The New York Sun is, so far as I can tell, first out of the box with its review of Harry Lewis’ Excellence Without A Soul, calling it a “scathing critique.”
But as is usually the case with book reviews, the reviewer faults Lewis for paying insufficient attention to the things that he (the reviewer) considers important. And rather oddly, he implies that Lewis flashes a hint of anti-Semitism, writing….
Mr. Lewis dwells a bit creepily on the news that a Harvard economics professor, Andrei Shleifer, “was reported to have broken the fast with Summers on Yom Kippur, the Jewish day of atonement, three months after Shleifer had been found to have defrauded the government in his Harvard role.”
Despite these significant flaws…
Hmmm. Seems to me that Lewis’ point is that Summers and Shleifer were hobnobbing at a time when Summers was supposedly keeping his distance from Shleifer. But these days, the charge of anti-Semitism is being thrown around frequently (hello, Mr. Dershowitz) and irresponsibly (that would be you, Ed “Protocols of Zion” Glaeser). And anti-Semitism is something of an obsession for the Sun. I suspect all this will not help when there is genuine anti-Semitism to confront….

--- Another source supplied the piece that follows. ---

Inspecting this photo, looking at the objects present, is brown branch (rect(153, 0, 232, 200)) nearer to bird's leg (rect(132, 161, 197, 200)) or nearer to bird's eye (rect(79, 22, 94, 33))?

Incidentally, the reviewer, Ira Stoll, is a former Crimson editor. (Or, in the Crimson’s parlance, “a Crimson editor.”) Not that you’d know that from reading the review….. I wish that newspapers and magazines would do a better job of disclosing relevant information about their writers, especially when it comes to book reviewers. What’s the downside?